Les journées de l’ASP Fondatrice – Corps meurtris regards croisés

C’est à l’IFSI Paris Saint-Joseph que s’est tenue la journée de l’ASP fondatrice, le 6 avril 2019, sur le thème de « Ces corps meurtris, regards croisés ».

L’ensemble des conférences s’est déroulé à la manière d’une rencontre avec le corps meurtri. D’abord, une distanciation avec un éclairage philosophique, psychologique, psycho-corporel de la transformation du corps.

En ouverture de la journée le Pr Bernard Andrieu, philosophe à l’université Paris-Descartes, a exposé le rôle de l’écriture autobiographique qui permet à la personne malade, en tenant le journal de sa maladie, de redonner sens à son existence et de retrouver un sentiment de santé. Sylvie Dolbeault, psychiatre et cheffe du service de psycho-oncologie et social du département de soins de support de l’Institut Curie, nous a, quant à elle, expliqué l’impact psychique des modifications corporelles liées au cancer et à ses traitements.

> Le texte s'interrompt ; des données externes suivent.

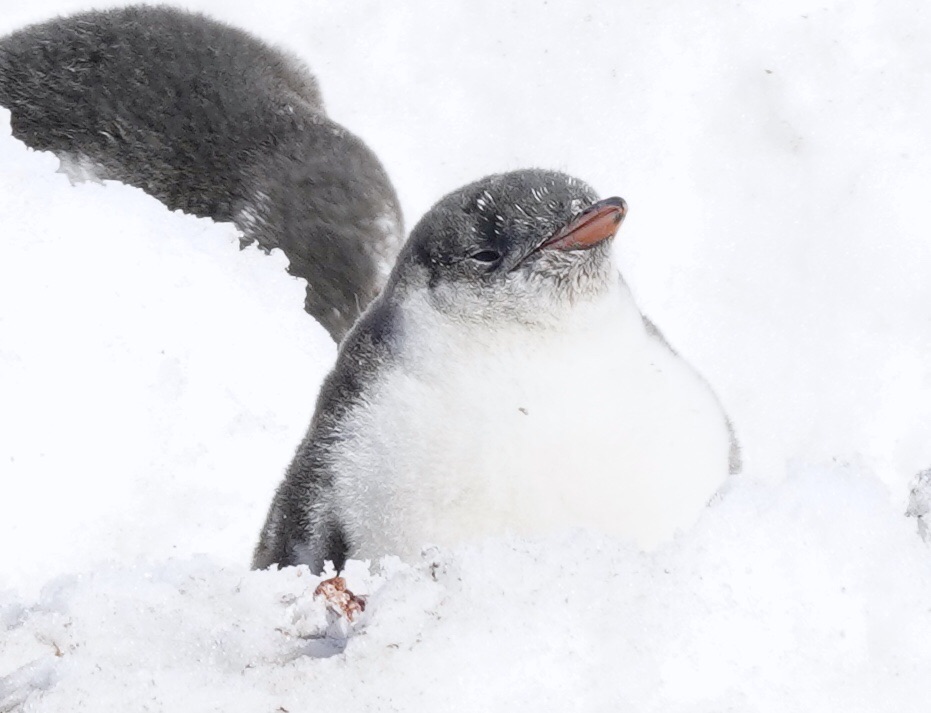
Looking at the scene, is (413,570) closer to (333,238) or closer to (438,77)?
(333,238)

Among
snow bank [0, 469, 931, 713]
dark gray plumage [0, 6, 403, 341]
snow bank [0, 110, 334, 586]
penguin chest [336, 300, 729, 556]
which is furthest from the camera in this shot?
dark gray plumage [0, 6, 403, 341]

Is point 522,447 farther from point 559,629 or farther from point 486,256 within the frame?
point 559,629

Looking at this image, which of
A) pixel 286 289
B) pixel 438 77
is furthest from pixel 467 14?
pixel 286 289

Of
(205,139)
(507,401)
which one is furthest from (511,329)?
(205,139)

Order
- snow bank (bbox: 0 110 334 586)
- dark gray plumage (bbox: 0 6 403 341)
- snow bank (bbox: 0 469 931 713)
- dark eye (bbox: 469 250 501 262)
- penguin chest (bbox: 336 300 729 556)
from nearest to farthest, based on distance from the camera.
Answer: snow bank (bbox: 0 469 931 713) < penguin chest (bbox: 336 300 729 556) < dark eye (bbox: 469 250 501 262) < snow bank (bbox: 0 110 334 586) < dark gray plumage (bbox: 0 6 403 341)

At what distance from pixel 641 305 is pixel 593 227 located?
1.72 metres

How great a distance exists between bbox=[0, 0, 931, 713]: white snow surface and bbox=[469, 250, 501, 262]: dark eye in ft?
2.16

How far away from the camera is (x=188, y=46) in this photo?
4.00 metres

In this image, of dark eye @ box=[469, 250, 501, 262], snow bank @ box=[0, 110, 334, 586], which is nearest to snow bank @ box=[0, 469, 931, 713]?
dark eye @ box=[469, 250, 501, 262]

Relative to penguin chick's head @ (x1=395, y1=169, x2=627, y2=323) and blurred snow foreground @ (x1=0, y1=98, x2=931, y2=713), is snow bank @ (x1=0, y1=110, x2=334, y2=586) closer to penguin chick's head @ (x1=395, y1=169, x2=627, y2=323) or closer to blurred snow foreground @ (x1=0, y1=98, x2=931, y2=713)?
penguin chick's head @ (x1=395, y1=169, x2=627, y2=323)

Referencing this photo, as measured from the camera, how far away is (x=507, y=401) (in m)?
2.29

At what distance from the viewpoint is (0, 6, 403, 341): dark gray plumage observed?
3830 mm

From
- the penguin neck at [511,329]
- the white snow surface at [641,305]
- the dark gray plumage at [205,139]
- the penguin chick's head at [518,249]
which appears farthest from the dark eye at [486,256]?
the dark gray plumage at [205,139]

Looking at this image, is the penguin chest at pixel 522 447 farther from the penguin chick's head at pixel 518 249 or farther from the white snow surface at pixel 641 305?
the white snow surface at pixel 641 305
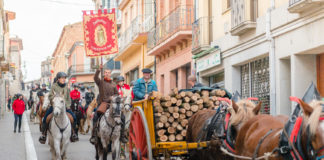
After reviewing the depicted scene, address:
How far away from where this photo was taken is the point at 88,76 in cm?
6575

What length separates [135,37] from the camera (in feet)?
96.2

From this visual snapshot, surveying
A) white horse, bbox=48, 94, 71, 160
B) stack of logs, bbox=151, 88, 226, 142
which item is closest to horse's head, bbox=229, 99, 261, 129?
stack of logs, bbox=151, 88, 226, 142

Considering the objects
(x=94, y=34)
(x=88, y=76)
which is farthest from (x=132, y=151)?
(x=88, y=76)

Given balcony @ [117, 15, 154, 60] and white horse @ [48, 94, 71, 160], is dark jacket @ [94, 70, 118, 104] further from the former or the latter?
balcony @ [117, 15, 154, 60]

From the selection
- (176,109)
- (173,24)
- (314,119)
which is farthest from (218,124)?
(173,24)

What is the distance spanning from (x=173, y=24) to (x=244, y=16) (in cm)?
728

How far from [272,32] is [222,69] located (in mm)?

De quoi nous faire réfléchir sur les modalités du soutien psycho-oncologique nécessaires aux patients pour vivre avec le cancer qui évolue, plutôt que lutter contre, malgré le corps meurtri. Une aide possible que Véronique Cocaign, psychomotricienne à l’Hôpital européen Georges Pompidou, a pu nous laisser entrevoir par un travail qui porte autant sur le corps physique que sur sa représentation, l’image inconsciente que le malade a de son corps. C’est par l’harmonie corporelle qu’il peut retrouver un bien-être, voire surmonter son image du corps vacillante.

Ensuite, est venu le temps de l’appréhension médicale du corps : la juste posture du soignant qui ne doit pas voir que la maladie, l’ablation voire l’amputation. Séverine Alran, chirurgienne sénologue – gynécologue à l’hôpital Saint Joseph, nous a rappelé que derrière la maladie, derrière la technique chirurgicale qui laisse des traces parfois impressionnantes sur le corps, il y a un ou une patient(e), une personne à part entière. Elle ne doit pas être négligée au profit de la technicité chirurgicale car les transformations physiques sont inversement proportionnelles à l’estime de soi du patient : plus elles sont conséquentes, plus l’estime de soi du patient est touchée, et plus l’équipe soignante devra se montrer vigilante à préserver voire soigner l’image psychique corporelle du patient. Pour cela, un groupe de travail «Info-Sein» s’est formé dont le travail a abouti à un livret de questions/réponses issues des patientes, un documentaire et un webdocumentaire.

Enfin, vient l’acceptation de la faiblesse du corps, l’appropriation de son soi physique. La socio-esthétique est un soin qui permet de magnifier le corps affaibli, voire mourant, comme nous l’a montré Corinne Prat, socio-esthéticienne de l’association CODES. C’est l’art de se sentir bien jusqu’au bout et d’exister au regard de l’autre. Cet embellissement du corps qui trahit ramène du beau là où souvent tout est médicalisé.

Lorsque la maladie, même très invalidante, n’est pas visible, la personne malade peut tout faire pour qu’elle reste ignorée. C’est ce qu’a partagé Eric Balez, secrétaire général de l’association François Aupetit : atteint d’une maladie inflammatoire chronique de l’intestin depuis l’enfance, qu’il a longtemps cachée, il a réussi grâce à la solidarité associative à faire de cette expérience une richesse par la possibilité de soutien des malades entre eux. Il est devenu aussi patient expert et participe à la formation des futurs médecins et soignants en leur transmettant son expérience vécue.

Karine Massé, jeune patiente ayant été atteinte d’un cancer et soutenue par son mari Patrice, nous a raconté son éprouvant parcours, l’enchainement de traitements lourds et agressifs, les choix qui s’imposent, les difficultés aussi à sortir de cet état de malade et d’interrompre un suivi médical constant. Elle a témoigné de ce que la maladie lui avait procuré : la conscience de son propre corps, l’importance du soutien des proches et la conscience que la vie est un cadeau dont il faut jouir chaque jour.

La journée s’est clôturée sur le regard du bénévole d’accompagnement, témoin extérieur de la souffrance du corps. Nathalie de Castries, bénévole de l’ASP fondatrice à l’Institut Curie, a illustré ce regard de plusieurs récits où l’égard envers autrui n’est pas toujours simple mais riche d’enseignement dans la pratique de son bénévolat.

Ainsi, cet échange de regards croisés de professionnels, de bénévoles et de patients sur les corps meurtris nous a permis, au cours de cette journée, d’entrevoir différentes sensibilités et de mêler des postures complémentaires à l’égard du corps au regard de ses modifications, de ses expériences et de ses usages. La conclusion pourrait en être ce bel adage évoqué : « soigne ton corps pour que ton âme ait envie d’y rester ».